On the acceptable debt-to-capital ratios, Sheikh Yusuf Talal DeLorenzo view is that these should in no way be understood as the final word on the matter. “This is because these ratios are the results of ijtihad or effort expended by qualified scholars of fiqh in disciplined academic research. As you know, recourse may be had to
ijtihad when there are no texts of direct relevance from the Qur’an or the Sunnah to indicate a Shari`ah ruling on a particular issue. Under such circumstances, it was the instruction of the Prophet, upon him be peace, to "exercise your learned opinion," or use ijtihad to arrive at a ruling. The rules governing the practice of ijtihad, the qualifications for practicing it, and the methodologies to be applied were developed by the jurists of the classical period.

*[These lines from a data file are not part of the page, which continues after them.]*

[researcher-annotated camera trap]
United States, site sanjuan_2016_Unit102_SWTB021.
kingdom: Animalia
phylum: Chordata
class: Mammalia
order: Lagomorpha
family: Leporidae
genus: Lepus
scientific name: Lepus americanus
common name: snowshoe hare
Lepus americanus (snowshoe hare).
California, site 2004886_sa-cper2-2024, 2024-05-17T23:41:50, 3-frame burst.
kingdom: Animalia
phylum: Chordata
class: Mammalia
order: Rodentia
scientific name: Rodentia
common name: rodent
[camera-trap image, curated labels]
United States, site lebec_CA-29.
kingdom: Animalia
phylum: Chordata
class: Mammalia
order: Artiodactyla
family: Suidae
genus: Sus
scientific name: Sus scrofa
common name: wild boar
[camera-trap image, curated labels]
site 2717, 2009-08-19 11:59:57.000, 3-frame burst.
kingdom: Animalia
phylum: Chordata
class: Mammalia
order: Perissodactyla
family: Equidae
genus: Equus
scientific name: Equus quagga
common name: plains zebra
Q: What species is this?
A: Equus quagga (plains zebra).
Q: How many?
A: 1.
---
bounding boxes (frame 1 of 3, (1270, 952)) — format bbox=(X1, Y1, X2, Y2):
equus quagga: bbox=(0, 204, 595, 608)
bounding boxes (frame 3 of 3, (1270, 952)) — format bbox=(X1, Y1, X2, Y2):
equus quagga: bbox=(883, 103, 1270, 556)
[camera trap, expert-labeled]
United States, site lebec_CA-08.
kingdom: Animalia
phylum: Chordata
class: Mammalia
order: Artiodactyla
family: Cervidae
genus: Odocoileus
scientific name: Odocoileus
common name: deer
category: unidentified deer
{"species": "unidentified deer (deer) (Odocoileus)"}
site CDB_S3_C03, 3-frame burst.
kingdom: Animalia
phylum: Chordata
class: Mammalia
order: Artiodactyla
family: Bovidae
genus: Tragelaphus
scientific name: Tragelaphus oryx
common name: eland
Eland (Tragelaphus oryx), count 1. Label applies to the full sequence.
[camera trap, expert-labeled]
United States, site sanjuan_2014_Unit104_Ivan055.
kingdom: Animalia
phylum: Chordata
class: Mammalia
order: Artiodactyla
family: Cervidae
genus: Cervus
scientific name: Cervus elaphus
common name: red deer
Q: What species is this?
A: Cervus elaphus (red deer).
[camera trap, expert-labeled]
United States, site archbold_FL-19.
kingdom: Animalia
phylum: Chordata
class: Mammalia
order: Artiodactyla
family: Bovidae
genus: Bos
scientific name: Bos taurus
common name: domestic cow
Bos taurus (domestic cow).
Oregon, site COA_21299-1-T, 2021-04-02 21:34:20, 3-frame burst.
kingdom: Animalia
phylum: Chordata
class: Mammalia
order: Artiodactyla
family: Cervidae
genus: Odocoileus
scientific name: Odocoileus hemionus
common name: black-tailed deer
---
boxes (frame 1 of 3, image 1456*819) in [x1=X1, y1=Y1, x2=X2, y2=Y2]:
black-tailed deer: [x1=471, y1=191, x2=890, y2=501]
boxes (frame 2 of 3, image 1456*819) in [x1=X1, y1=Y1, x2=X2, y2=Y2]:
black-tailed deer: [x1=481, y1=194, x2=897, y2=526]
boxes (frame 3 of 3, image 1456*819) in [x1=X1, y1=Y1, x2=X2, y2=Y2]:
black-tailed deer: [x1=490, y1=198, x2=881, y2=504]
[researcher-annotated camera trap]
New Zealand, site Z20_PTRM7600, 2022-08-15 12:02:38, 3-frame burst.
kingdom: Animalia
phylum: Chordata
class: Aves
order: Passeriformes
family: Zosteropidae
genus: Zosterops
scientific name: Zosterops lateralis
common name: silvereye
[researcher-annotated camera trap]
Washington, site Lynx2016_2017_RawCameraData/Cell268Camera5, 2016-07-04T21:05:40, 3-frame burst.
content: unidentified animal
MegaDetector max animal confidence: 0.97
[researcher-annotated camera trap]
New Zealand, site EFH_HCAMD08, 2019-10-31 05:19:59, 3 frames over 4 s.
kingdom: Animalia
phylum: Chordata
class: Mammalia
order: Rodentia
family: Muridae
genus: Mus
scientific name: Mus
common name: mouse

Then, within the limits of those rules, contemporary Islamic jurists have practiced ijtihad and arrived at the guidelines or screens for Shari`ah compliance of equities.” “In order to place a limit on the amount of interest that maybe tolerated in an Islamically-acceptable investment, scholars turned to ijtihad because there are no clear guidelines on the subject in the Qur’an or the Sunnah. Rather, they combed the texts of these revelational sources for something that might be considered of relevance, even if that something was mentioned in a different context. This is for there as on that evidence derived from the Qur’an or the Sunnah is stronger than the evidence of reason alone. This is a well-established legal principle; and this is why certain jurists, Abu Hanifah for example, held evidence from even a weak hadith to be more valid than the evidence of reason (qiyas) alone.”
“Another of the screens prescribed by our scholars is that interest-based, non-operating income must be less than five percent of revenues. Now, it should be understood that the income of which we speak here is incidental income, or income separate of the income derived from the primary business of the company. The way this income comes about is that when companies receive payments for goods and services, they may not always be able to spend all of the money, and a cash reserve will begin to accumulate. Then, whether these reserves sit in bank accounts, or whether they are invested, short term, in interest-earning instruments like CDs, they will earn interest. It is this interest that we are concerned with. If it amounts to less than 5% of the company’s revenues, this too may be considered negligible. But, it must be calculated and cleansed. Fortunately, this sort of income is easily traces do in the balance sheets of corporations, and the matter of cleansing is relatively simple.”
“Finally, in regard to the screen on accounts receivable, the Shari`ah allows investing in shares of companies in which the primary business activity is deemed lawful if the accounts receivable do not represent the majority (more than 50%) of the total assets. Thus, if the primary business of the company is halal (permissible) and the sale methodology for obtaining corporate revenue is through installment payments, which may be deemed incidental or subordinate if the accounts receivable do not exceed 45% percent of the total assets, then investment in such a company will be permissible. It should be noted in this regard that if the receivables total more than fifty percent, the majority of the company’s dealings will actually be in money, and not in goods, services, and assets. “
“This position is consistent with the established and recognized Islamic juristic rule stating that what is not permitted independently may be permitted subordinately, cited in many contemporary fatwas (Shari’ah rulings). Therefore, if the accounts receivable do not exceed 45% of the total assets, consistent with the rule of majority determining ultimate judgment, an Islamic investor will not be prohibited from purchasing shares in such a company.”